Ahead of Alibaba’s earnings report, the Chinese tech giant has also continued to turn up the heat in the B2B (business-to-business) industry. The company is increasingly investing in the platform as part of an effort to get US businesses to open shops on its B2B platform. However, Alibaba faces an uphill battle in the race to uplift its B2B platform. Amazon and Shopify (SHOP) have also invested vast sums of money in the race for B2B clients and a share in the trillion-dollar industry.

Expansion into other business areas is another development that could have a significant impact on Alibaba’s earnings. The Chinese tech giant has delved deeper into the semiconductor business. The company joins companies such as Huawei, which have turned to in-house production to reduce their reliance on US companies.
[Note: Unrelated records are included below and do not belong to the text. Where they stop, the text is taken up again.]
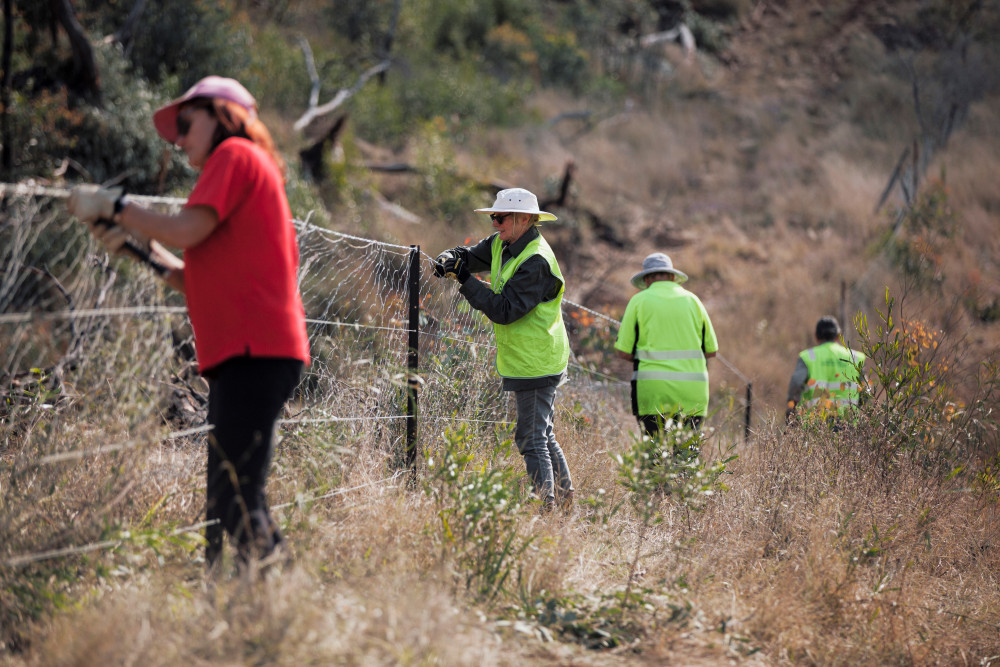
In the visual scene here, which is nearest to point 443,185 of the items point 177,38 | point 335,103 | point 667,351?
point 335,103

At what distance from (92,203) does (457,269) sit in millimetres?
1826

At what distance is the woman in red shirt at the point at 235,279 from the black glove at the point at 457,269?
1.33 m

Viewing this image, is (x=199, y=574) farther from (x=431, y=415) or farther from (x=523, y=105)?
(x=523, y=105)

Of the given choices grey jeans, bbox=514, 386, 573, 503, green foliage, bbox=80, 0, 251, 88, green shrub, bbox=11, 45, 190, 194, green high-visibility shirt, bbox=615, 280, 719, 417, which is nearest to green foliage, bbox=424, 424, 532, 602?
grey jeans, bbox=514, 386, 573, 503

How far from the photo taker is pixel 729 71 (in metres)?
24.7

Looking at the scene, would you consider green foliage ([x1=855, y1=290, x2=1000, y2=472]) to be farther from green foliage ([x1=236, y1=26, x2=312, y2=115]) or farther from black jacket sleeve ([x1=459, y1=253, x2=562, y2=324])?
green foliage ([x1=236, y1=26, x2=312, y2=115])

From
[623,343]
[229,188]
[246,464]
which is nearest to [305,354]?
[246,464]

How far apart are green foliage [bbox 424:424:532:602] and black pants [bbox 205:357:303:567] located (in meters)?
0.75

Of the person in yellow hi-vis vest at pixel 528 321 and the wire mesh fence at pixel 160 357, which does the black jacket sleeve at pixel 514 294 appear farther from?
the wire mesh fence at pixel 160 357

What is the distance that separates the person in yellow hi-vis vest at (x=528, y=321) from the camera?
156 inches

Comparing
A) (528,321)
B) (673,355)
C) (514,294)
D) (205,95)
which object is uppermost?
(205,95)

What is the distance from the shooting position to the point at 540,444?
4.10 m

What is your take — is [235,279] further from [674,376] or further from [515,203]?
[674,376]

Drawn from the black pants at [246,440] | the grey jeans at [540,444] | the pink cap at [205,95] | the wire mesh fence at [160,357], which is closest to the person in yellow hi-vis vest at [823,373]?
the wire mesh fence at [160,357]
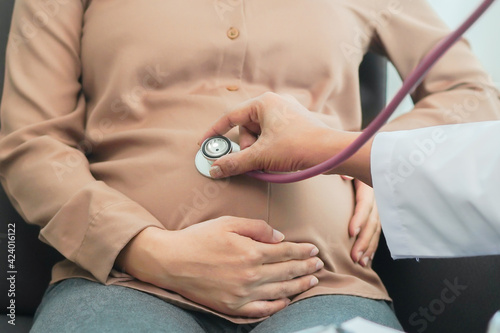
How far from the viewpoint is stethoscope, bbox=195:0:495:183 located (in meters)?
0.53

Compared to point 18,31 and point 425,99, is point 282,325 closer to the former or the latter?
point 425,99

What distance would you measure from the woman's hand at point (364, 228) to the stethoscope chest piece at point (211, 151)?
243mm

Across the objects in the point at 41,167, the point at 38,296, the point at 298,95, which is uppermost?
the point at 298,95

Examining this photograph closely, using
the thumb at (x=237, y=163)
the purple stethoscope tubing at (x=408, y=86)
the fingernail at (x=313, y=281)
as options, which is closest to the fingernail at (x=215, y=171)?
the thumb at (x=237, y=163)

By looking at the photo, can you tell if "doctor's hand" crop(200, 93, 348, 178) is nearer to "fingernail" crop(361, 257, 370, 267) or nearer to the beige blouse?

Alibaba has since unveiled its Xuan Tie 910 processor, which will compete with ARM chips. The new processor should also strengthen Alibaba’s earnings in the future through licensing deals with Chinese companies. While China imports more chips than it produces, the trade war’s escalation means it can longer depend on such a business model. The imbalance presents an opportunity that Alibaba is moving to take advantage of, and it’s expected to strengthen its earnings going forward.

The outcome of Alibaba’s June quarter earnings will have a huge bearing on how its stock performs. Analysts expect the company to report EPS of $1.50 and net sales of $16.57 billion.